From Wikipedia, the free encyclopedia

Peter Halley was born on September 24, 1953 in New York City. He is an abstract artist. Halley first came to prominence as a result of the geometric paintings rendered in intense day-glo colors that he produced in the early 1980's. His practice as an artist is usually associated with minimalism, neo-geo, and neo-conceptualism. Halley is also known as a writer, publisher and teacher.

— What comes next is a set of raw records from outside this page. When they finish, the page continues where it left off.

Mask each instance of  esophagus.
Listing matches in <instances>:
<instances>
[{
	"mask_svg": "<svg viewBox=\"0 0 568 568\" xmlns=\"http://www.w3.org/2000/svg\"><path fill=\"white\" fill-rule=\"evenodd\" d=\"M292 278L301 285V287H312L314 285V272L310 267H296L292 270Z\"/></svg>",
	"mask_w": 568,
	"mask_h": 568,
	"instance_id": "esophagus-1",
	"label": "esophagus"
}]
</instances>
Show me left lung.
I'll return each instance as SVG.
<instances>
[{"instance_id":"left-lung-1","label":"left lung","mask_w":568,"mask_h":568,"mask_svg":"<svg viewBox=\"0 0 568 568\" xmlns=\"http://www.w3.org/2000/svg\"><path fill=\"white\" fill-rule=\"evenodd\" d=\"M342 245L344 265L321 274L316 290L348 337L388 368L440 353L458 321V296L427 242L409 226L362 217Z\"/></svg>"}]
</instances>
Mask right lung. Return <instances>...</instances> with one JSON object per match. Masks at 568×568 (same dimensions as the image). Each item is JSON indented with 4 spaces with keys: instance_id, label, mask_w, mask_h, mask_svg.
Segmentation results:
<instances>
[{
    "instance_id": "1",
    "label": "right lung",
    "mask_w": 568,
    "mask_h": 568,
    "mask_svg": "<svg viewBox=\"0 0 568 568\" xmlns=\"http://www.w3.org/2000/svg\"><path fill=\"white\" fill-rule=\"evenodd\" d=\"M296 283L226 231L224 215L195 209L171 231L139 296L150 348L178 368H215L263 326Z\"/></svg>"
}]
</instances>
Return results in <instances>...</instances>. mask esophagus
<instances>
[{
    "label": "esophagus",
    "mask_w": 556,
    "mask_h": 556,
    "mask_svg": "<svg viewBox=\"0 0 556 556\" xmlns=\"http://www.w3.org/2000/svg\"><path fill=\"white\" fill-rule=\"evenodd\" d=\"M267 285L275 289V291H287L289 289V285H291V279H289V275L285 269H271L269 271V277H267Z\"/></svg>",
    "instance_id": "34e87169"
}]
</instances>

He received his B.A in 1975 from Yale University and his Master of Fine Arts degree from the University of New Orleans in1978. Halley first exhibited in 1985 at International with Monument, an art gallery in New York City's East Village. Since then, he has had exhibitions with Mary Boone Gallery, Sonnabend Gallery, Galerie Bruno Bischofberger, Jablonka Galerie, Galerie Thaddeus Ropac, and Waddington Galleries, among others. The first major survey of his work was held at the CAPC museum in Bordeaux, France in 1992.

Halley has lectured extensively, including at the Art Institute of Chicago and the American Academy in Rome. He is a co-founder and publisher of Index Magazine. Halley's writings on art, influenced by French post-structuralism, have been published in two volumes.

Since 2001, he has been director of graduate studies in painting/printmaking at the Yale School of Art in New Haven, CT.

His works are held in the collections of MoMA,[1], the Tate,[2] and the Guggenheim.[3]